Au Kenya, la grève du sexe force les politiciens au dialogue
(De Genève) Des Kényanes ont fait la grève du sexe pendant une semaine pour pousser les politiques à assumer leurs responsabilités. Pour la coalition d'ONG féminines à l'origine de cette campagne, le but est atteint : le président et le premier ministre, qui ne se parlaient pas depuis des mois, se sont rencontrés trois fois.
La recette n'est pas nouvelle : dans la Grèce antique, Aristophane imaginait dans Lysistrata la grève des femmes pour arrêter la guerre entre Athènes et Sparte. Mais une méthode tellement iconoclaste a-t-elle des chances de réussir dans une société aussi patriarcale que l'Afrique ?
Alors que le boycott expirait mercredi dernier, Ann Njogu, directrice du Center for Rights Education and Awareness, l'une des ONG membres de la coalition, n'a aucun doute : la grève a atteint ses objectifs. Le président, Mwai Kibaki, et le premier ministre, Raila Odinga, qui ne s'adressaient pas la parole depuis des mois, se sont rencontrés trois fois. Mais beaucoup reste à faire et les femmes s'apprêtent à présenter au président une feuille de route pour réconcilier le pays, toujours divisé selon des clivages ethniques, et s'attaquer au problème de la faim.

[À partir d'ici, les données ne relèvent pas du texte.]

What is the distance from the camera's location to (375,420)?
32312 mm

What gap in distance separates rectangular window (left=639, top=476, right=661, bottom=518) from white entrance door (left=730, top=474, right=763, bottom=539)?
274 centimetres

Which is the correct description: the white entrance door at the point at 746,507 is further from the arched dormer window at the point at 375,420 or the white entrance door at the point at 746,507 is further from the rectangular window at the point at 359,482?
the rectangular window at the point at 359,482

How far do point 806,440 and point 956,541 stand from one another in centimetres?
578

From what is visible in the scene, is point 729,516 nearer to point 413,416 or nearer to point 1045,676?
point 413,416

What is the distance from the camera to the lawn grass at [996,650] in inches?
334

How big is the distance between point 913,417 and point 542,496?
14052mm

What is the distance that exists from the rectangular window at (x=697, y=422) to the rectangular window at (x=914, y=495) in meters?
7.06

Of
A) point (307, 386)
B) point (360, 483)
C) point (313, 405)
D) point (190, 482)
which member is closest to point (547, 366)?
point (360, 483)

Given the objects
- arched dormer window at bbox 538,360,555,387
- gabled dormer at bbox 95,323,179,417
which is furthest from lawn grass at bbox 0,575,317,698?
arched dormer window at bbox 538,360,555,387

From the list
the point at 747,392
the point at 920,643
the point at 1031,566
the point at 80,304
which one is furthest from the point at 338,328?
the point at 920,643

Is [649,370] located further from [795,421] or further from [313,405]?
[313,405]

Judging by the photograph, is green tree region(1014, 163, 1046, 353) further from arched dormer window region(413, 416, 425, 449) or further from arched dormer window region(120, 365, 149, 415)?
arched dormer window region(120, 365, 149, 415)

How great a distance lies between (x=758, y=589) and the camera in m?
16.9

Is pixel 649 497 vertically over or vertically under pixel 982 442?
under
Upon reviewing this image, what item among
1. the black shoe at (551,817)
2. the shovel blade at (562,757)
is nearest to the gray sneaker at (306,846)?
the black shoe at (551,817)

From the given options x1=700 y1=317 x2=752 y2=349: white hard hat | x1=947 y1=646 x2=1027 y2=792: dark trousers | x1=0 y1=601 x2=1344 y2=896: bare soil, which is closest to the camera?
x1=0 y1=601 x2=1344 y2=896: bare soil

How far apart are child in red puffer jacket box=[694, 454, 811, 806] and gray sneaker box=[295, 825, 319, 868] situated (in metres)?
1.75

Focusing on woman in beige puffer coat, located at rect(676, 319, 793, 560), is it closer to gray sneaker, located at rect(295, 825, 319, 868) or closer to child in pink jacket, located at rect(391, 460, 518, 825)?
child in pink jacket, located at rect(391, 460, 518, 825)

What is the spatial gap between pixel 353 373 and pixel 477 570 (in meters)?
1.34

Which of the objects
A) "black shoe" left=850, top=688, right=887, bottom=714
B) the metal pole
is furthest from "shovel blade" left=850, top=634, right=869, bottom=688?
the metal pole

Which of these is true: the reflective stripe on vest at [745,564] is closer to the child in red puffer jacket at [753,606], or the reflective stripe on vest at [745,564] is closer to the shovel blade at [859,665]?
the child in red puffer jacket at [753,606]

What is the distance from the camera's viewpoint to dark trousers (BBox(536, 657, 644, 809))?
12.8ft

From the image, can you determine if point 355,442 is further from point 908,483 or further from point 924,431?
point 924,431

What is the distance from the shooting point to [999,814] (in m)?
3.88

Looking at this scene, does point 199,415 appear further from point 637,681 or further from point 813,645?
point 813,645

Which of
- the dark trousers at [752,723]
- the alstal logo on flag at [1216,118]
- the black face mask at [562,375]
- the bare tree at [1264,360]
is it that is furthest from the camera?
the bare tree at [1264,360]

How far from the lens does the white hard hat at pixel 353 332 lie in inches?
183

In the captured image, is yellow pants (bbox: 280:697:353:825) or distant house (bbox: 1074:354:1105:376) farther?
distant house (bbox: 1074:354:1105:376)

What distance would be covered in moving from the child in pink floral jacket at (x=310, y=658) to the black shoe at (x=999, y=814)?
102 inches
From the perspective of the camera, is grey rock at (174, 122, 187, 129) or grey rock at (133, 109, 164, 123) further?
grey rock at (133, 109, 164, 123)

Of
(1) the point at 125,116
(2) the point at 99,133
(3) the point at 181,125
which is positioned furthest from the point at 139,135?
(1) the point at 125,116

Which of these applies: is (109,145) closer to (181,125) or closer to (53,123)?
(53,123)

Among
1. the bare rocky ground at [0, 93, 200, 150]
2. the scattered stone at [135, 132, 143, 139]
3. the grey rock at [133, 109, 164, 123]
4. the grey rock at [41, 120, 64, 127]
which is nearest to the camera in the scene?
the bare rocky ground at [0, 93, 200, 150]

Interview d'une abstinente, convaincue qu'elle n'a pas fait la guerre des sexes, mais la guerre contre l'impunité et pour la bonne gouvernance.
Tribune des droits humains : Le boycott a-t-il été suivi ?
Ann Njogu : Personnellement, je me suis abstenue complètement. Je connais un couple qui devait se marier et qui a repoussé la cérémonie. Mais attention : ce n'était pas une grève entre les sexes, mais une guerre contre l'oppression, l'impunité et pour la bonne gouvernance ! Nous avons voulu nous arrêter pour nous réapproprier le destin de notre nation. Le plus grand succès de la grève a été d'aider le pays à se concentrer à nouveau sur ses priorités.
Le boycott a-t-il atteint ses objectifs ?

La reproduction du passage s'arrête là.